- _Tarefas a resolver_
- A) No texto sobre o recurso de constitucionalidade, a que tribunal cabe, em sede de reformulação, retirar as consequências quanto à classificação da parcela 86.1?
- B) Escreva a continuação do texto sobre o recurso de constitucionalidade, começando logo após a última frase apresentada.

- _Texto selecionado_

◆ ◆ ◆

Porém, no douto Acórdão pode ler-se
“conclui-se por todo o exposto, que o presente recurso da constitucionalidade tem por objecto a norma do art.º 25.º al. a) do Código das Expropriações quando interpretada no sentido de classificar como solo apto para a construção um solo abrangido em plano director municipal por área florestal estruturante”.
Com todo o devido respeito, afigura-se-nos haver manifesta contradição em, por um lado, reconhecer-se que a questão da (in)constitucionalidade suscitada se prende com a aplicação da norma do art.º 2.º n° 2 al. a) (com a interpretação que lhe foi dada); e, por outro reconhecer-se que, relativamente à parte dos terrenos da parcela 86.1 que foram tidos como” aptos para a construção” o foram, e assim avaliados, não só pelo disposto naquele artigo 25.° n.° 2 al. a) mas, e principalmente, porque no PDM vigente neles era possibilitada a construção.
Ora, afigura-se-nos que a recorrente fundamentou o seu recurso apenas numa das duas dimensões que levaram à decisão do Tribunal de Primeira Instância e do Tribunal Relação do Porto e, consequentemente, que não tendo suscitado a questão na sua totalidade, dever ia este Venerando Tribunal abster-se de ter conhecido do objecto do recurso.
Pretende-se, por isso, ver esclarecida (s) a (s) razão (ões) que determinaram que, não obstante a recorrente não ter suscitado, no processo a questão da (in) constitucionalidade relativamente à globalidade das razões que determinaram a classificação de parte dos terrenos da parcela 86.1 como apta para a construção” e a sua avaliação em conformidade, tenha este Tribunal tomado conhecimento do objecto do mesmo, nesta parte-
E
Saber qual o sentido útil de uma decisão que emite um juízo de inconstitucionalidade de uma norma quando é certo que a decisão em que foi aplicada foi tomada não só pelo sentido e alcance dado a essa norma mas também e conjuntamente de outras normas
2. De igual modo, pode ler-se no douto Acórdão ora sob esclarecimento
“E, de qualquer forma, mesmo a entender-se que persistem duvidas na interpretação a dar ao acórdão recorrido, a sua solução contende apenas com a delimitação da incidência, sobre ela, da decisão a emitir por este Tribunal. De facto, caso venha a ser proferido um juízo de inconstitucionalidade sobre a dimensão normativa questionada, a consequente reformulação do acórdão recorrido não terá um sentindo pré determinado. Caberá ao Tribunal da Relação do Porto, em sede de reformulação, retirar as consequências devidas no que respeita à decisão de classificação parcela 86.1, em consonância com as razões que efectivamente lhe subjazem.
E mais adiante
“Simplesmente, dessa classificação não decorre um único padrão indemnizatório, dado, além do mais, o disposto no artigo 26.º, nº° 12 do CE.. Constata-se, todavia, que embora faça uma alusão a este preceito, como capaz (conjuntamente com a norma o n.° 5 do artigo 23.º) de resolver a questão da indemnização dos terrenos integrados em RAN ou REN (fls 943 dos autos), em momento algum o acórdão recorrido lançou mão do critério indemnizatório nele consagrado.”

◆ ◆ ◆

Itens guardados:
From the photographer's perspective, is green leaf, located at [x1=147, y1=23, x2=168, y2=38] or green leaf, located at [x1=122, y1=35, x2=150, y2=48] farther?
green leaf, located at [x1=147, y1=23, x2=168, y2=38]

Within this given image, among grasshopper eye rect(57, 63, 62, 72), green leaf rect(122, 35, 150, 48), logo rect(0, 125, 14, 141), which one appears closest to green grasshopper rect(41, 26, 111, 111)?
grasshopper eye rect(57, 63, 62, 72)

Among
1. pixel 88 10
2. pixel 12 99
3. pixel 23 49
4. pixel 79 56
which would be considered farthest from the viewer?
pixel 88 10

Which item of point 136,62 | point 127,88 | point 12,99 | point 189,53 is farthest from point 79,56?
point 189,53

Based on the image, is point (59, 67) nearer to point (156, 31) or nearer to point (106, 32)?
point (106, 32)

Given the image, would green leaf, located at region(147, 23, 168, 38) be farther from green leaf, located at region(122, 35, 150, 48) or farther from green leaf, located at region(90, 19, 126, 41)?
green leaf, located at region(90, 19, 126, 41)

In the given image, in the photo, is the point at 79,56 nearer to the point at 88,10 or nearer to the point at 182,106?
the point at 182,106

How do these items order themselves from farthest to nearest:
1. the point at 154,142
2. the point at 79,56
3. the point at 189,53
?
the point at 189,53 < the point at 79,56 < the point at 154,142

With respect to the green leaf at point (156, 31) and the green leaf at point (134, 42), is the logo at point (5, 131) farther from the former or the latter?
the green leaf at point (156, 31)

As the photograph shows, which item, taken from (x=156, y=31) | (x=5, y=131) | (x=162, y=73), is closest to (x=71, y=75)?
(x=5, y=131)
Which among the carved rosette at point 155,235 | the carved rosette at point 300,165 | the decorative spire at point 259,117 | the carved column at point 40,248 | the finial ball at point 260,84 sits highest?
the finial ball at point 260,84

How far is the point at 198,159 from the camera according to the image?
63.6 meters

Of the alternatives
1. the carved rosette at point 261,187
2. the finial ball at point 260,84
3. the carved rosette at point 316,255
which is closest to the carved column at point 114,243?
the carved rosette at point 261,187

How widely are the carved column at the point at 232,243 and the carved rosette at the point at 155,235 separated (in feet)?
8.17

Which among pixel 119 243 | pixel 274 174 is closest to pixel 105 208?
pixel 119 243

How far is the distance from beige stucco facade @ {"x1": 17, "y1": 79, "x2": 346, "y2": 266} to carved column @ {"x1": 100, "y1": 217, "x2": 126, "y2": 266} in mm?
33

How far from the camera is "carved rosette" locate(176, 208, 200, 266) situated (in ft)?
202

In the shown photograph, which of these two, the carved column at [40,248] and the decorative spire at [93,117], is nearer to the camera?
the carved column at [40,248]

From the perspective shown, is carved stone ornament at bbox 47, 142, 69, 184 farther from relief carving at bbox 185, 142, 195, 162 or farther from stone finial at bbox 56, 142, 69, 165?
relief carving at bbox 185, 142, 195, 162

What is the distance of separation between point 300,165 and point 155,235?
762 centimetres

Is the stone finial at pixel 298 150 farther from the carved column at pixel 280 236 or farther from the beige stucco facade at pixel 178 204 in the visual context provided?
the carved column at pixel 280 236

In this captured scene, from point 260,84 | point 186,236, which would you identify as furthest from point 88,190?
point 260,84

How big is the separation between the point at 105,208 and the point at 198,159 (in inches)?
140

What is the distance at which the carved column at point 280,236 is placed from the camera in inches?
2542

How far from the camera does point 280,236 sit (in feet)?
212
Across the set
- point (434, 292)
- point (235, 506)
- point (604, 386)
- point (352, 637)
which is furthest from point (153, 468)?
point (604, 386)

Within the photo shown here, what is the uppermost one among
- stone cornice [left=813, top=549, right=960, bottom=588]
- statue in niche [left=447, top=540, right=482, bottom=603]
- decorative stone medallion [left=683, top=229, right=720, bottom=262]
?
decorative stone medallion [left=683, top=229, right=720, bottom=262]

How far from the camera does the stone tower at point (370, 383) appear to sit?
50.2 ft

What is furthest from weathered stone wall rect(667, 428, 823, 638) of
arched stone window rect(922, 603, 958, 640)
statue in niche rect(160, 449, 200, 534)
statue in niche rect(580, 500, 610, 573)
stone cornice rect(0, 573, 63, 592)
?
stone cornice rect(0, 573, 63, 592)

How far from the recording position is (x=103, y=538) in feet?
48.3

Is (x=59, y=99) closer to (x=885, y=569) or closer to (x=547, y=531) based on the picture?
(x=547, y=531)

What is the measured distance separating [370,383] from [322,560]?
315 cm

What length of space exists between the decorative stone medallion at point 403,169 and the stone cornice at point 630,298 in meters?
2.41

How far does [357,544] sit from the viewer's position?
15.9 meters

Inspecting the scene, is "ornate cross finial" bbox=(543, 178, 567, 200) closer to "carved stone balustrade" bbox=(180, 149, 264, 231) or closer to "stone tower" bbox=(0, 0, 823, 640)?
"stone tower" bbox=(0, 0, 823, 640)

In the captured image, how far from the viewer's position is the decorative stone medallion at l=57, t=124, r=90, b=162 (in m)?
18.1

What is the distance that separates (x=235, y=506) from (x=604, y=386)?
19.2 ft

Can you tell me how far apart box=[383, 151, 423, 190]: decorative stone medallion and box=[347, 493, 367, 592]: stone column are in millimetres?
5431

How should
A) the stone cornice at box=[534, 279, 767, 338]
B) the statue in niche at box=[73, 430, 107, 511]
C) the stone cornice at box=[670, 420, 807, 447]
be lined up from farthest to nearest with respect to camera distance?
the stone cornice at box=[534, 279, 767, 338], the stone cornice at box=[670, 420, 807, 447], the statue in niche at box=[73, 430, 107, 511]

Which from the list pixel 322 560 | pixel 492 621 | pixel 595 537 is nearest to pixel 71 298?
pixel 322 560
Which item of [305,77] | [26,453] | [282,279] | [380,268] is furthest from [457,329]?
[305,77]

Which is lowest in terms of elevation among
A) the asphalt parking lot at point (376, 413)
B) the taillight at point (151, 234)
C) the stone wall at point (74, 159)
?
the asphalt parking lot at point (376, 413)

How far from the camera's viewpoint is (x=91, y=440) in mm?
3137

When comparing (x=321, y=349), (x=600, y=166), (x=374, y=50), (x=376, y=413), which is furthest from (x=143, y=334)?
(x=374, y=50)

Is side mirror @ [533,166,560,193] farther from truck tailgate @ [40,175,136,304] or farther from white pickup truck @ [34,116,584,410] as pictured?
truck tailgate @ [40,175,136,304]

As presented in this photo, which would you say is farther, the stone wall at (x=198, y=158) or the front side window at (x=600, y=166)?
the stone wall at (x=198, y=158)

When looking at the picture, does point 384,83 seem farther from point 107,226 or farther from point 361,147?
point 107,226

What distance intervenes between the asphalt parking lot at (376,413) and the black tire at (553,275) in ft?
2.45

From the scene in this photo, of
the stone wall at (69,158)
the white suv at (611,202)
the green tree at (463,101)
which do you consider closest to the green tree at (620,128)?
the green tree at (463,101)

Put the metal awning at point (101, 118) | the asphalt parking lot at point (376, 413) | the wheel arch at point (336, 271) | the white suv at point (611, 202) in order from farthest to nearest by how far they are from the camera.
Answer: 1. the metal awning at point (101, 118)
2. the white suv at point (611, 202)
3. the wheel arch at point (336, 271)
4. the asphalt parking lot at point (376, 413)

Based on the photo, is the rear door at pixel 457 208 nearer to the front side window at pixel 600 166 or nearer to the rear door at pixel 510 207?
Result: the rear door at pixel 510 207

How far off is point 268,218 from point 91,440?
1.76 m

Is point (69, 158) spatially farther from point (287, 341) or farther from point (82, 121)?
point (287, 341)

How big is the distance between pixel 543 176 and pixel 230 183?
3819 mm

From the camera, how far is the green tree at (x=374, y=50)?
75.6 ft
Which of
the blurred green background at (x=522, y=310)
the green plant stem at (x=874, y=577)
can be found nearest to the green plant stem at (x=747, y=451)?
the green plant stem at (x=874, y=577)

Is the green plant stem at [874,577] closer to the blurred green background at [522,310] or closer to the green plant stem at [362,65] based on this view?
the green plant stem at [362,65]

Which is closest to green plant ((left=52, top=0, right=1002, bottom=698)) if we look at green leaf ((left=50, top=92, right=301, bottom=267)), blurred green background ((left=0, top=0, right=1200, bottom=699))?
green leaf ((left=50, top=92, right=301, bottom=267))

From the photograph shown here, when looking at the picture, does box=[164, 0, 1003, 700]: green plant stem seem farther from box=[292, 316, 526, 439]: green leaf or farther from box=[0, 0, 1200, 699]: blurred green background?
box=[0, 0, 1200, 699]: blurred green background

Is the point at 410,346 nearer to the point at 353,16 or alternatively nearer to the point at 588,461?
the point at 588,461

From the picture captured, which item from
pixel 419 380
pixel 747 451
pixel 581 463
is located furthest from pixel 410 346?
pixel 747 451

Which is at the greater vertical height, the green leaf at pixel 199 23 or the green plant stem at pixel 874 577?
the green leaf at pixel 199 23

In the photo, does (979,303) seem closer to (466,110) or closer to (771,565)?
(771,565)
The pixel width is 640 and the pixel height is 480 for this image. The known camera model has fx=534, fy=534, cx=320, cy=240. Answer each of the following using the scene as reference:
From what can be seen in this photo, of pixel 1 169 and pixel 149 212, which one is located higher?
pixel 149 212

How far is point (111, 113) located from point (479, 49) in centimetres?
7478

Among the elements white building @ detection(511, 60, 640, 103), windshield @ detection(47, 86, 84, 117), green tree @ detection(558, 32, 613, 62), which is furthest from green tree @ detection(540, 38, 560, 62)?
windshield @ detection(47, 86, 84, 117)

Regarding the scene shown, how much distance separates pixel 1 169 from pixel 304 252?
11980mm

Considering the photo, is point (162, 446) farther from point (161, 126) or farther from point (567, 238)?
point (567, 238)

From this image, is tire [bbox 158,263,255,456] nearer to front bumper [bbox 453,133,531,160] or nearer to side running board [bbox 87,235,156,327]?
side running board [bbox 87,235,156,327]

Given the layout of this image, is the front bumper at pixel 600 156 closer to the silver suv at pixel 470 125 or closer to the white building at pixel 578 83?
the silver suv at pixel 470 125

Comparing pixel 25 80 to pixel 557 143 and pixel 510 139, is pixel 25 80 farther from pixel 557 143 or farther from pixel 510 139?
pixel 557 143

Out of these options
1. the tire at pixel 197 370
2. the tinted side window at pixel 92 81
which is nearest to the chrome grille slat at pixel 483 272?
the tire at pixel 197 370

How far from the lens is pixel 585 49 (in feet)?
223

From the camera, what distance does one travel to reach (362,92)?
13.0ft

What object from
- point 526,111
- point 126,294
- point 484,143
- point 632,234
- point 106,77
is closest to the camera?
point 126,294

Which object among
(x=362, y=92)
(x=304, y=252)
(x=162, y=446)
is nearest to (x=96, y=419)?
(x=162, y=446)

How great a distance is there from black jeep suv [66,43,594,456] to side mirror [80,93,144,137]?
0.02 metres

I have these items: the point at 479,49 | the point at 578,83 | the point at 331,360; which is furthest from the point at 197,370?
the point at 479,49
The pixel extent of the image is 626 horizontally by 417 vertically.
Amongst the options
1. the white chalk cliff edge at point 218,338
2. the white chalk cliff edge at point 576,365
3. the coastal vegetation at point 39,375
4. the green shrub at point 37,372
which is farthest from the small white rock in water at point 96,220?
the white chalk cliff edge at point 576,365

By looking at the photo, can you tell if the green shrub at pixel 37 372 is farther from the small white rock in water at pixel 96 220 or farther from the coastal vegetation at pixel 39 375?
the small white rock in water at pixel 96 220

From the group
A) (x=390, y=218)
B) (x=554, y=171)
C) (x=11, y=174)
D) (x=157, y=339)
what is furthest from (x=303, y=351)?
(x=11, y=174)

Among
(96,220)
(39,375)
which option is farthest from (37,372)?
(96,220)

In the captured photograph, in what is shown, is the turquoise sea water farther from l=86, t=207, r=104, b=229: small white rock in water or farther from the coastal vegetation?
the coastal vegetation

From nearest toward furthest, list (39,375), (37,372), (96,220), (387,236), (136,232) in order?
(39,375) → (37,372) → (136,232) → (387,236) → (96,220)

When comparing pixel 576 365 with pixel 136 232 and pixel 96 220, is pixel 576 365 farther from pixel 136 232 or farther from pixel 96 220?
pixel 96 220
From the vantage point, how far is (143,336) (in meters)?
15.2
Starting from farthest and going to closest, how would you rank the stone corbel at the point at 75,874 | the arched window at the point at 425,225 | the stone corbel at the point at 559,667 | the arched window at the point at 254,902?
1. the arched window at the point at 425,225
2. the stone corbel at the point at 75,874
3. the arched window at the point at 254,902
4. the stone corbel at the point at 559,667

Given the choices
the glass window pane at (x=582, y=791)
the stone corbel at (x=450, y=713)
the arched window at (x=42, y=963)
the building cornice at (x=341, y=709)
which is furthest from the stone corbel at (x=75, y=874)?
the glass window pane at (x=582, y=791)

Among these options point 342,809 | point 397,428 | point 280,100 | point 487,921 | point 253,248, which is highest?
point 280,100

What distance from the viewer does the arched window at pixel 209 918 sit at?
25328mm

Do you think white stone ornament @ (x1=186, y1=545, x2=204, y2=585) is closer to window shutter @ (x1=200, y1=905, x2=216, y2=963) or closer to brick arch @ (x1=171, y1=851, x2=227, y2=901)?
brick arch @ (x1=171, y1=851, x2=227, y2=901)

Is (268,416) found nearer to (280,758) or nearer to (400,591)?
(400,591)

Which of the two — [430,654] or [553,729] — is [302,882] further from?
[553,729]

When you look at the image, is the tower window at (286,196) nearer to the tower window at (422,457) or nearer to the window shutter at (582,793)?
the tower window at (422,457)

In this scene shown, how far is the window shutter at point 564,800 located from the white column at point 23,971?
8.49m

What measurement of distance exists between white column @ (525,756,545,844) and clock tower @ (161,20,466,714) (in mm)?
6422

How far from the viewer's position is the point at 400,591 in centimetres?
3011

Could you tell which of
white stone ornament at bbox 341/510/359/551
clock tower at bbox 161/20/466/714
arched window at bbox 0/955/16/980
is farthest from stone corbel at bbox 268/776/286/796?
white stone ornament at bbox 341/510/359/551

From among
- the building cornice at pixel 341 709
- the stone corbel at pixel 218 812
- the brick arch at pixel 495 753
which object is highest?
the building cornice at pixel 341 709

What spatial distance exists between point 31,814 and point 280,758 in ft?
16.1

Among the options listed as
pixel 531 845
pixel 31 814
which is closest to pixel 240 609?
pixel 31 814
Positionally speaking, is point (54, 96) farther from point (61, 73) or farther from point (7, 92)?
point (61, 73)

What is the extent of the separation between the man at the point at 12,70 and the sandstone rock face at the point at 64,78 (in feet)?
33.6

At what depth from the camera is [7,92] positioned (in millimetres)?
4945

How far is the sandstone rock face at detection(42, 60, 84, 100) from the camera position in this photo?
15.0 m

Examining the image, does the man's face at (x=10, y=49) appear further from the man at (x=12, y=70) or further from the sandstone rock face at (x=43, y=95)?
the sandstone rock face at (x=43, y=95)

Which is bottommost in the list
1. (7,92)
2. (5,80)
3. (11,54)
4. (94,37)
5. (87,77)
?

◆ ◆ ◆

- _Respostas por tarefa_
- A) Ao Tribunal da Relação do Porto.

- B)
Parece, assim, claro que o Tribunal, ao valorar apenas as características do terreno, pelo prisma dos elementos constantes do n.° 2 al. a), do artigo 25, para efeitos da sua classificação (e consequente indemnização ) seguiu uma interpretação, de acordo com a qual a destinação, fixada em plano director municipal, a “ área florestal estruturante” de um terreno dotado de objectiva potencialidade edificativa não interfere na aplicação daquela norma, para efeito da aplicação do calculo indemnizatório que lhe estão associadas”
Com o devido respeito, enquanto do transcrito em 1. transparece não haver dúvidas de que o Acórdão recorrido, que a sentença da Primeira Instância fizera aplicação quer do art.° 25.º n° 2 al. a) do CE quer das normas do PDM por concluir que parte dos terrenos da parcela 86.1 devia ser qualificados, e como tal avaliados, como “ solo apto para construção”, agora, pelo que se deixa transcrito, já se admite que se não sabe se é esse o sentido da decisão tomada no Acórdão recorrido, muito embora os dados processuais tenham permanecido imutáveis.
Por isso, pretende-se ver esclarecido:
a) Que elementos determinaram que haja dúvidas quando antes havia certezas-
b) Se havia dúvidas do sentido da decisão do Tribunal da Relação do Porto porque não foi determinado que essa dúvida fosse esclarecida previamente à decisão sob esclarecimento- E porque não obter esses esclarecimentos-
3. Pode ler-se também no douto acórdão sob esclarecimento
“No mesmo sentido de que o binómio “solos aptos para construção”- “solos aptos para outros fins” pode não nos dar, em definitivo, um critério concreto de cálculo indemnizatório, depõe o disposto no n.°5 do artigo 23.° do CE. Aí se estabelece que “ (…) o valor dos bens calculado de acordo com os critérios referenciais constantes dos artigos 26.º e seguintes deve corresponder ao valor real e corrente dos mesmos, numa situação normal de mercado, podendo a entidade expropriante e o expropriado, quando tal se não verifique requerer, ou o tribunal decidir oficiosamente, que na avaliação sejam atendidos outros critérios para alcançar aquele valor”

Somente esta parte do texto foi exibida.